## Saturday, April 19, 2014

### Time To Learn Excel

The Premise:
All "normal" milling machines have table feed hand wheels that move the table .200" per revolution.  This makes calculating the distance to be moved easy because it is a nice round number.  For example if you wanted to move the table 1.878" it would be 9 revolutions plus .078" on the dial.

This is not the case with my Knuth DBF 400 as the hand wheel moves the table .166" per revolution.  Where they got this number from I have no idea, though it probably has something to do with the feeds and gearing for cutting threads.  Interestingly enough, the cross feed hand wheel moves the table .100" in the Y axis which is much easier to work with.
Let's say we want to move the table 1.878", we would have to divide 1.878" by .166" then rotate the hand wheel by the answer and any remainder on the dial.  Thus I take out the calculator and input 1.878/.166 which gives 11.313253012048192771084337349398 which tells me there will be 11 full revolutions, then plug in 1.878-11(.166) to get the remainder.

Instead of doing all these calculations every time I want to move the table any distance over .166", I figured it would be handy to make a chart that shows the amount of distance moved in relation to number of revolutions of the hand wheel.  Therefore, the calculation would me much faster.

Option 1:
Draw a chart by inputting the numbers into the calculator one at a time........ very slow.  Upon attempting this, it occurred to me why they invented computers; to do the math for you.

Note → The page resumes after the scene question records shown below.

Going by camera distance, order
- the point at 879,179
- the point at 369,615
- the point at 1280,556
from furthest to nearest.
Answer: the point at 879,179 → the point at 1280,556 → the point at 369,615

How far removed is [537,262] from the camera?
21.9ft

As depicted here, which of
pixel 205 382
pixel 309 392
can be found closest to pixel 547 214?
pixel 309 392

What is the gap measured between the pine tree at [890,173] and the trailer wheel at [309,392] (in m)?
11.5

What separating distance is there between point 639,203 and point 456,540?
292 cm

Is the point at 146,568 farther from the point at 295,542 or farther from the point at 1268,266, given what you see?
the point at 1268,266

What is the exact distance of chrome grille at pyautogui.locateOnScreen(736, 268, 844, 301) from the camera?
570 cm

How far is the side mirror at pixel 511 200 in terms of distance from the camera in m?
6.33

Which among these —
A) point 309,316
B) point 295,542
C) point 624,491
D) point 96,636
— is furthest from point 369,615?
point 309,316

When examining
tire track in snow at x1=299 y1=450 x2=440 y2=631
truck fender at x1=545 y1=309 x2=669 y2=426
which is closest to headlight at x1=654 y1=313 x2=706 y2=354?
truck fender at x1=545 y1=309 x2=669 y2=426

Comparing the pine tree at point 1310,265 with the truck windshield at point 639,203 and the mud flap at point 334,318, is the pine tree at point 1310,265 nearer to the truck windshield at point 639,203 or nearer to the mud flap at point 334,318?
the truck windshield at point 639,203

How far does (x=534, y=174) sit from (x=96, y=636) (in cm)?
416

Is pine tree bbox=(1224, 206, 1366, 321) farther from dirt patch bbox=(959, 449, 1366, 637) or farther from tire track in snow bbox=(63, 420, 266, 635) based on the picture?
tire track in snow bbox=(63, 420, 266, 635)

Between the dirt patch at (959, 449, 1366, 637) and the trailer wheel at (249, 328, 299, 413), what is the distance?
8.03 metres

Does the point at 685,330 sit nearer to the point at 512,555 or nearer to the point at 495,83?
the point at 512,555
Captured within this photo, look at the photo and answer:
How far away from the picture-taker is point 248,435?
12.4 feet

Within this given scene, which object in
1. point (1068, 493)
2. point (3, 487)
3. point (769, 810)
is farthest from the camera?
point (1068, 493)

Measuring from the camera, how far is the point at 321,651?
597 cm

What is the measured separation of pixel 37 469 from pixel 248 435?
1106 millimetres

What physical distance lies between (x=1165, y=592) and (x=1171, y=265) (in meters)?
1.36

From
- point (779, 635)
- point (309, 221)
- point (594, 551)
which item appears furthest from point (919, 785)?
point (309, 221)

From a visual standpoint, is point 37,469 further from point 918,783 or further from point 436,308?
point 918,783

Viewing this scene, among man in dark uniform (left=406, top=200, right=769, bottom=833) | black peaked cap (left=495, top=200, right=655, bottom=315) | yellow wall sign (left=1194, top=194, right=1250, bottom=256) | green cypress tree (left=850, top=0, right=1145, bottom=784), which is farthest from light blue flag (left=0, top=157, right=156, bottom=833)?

This presented me with an excellent (pun intended) opportunity to learn Microsoft Excel.  I'm pretty sure I was taught it in school once or twice, but I never really liked it.  I much rather preferred Word and Paint because they had pictures and fun stuff and not just boring numbers, BUT NOW IT IS USEFUL.

Making the Chart:
Column A represents number of revolutions, B is distance of travel.
Type the first number of revolutions in box A1.  I'm not sure why I started with 0 as 0 revolutions will obviously move the table by no distance.
In the box below the first number of revolutions, type "=A1+1" to begin the list of revolutions.
The box will then turn into the next number, in this case 1 because 0+1=1.
Now some fancy stuff, click and drag the corner of this box down and the list of numbers will magically appear.
Now for the second column:
In box B1 I typed "=A1*.166" to equate the distance traveled in relation to the number in column A.
Since the number in A1 is 0 and 0*.166=0, box B1 displays 0.  As before, take the corner of this box and drag it down, and the list magically appears.
I repeated this procedure with the next columns to make it fit onto one page.  The only difference is the number in the top box is the continuation of that of the bottom of the previous column.  In this case I inputted 34 into box C1 since the last number in column A is 33, and so on for E1 and G1 etc.
Then I added some division lines to make it easier to read.
So if we want to move the table 1.878", lets see: that's 11 revolutions plus 1.878-1.826 on the dial.  Much more convenient than before.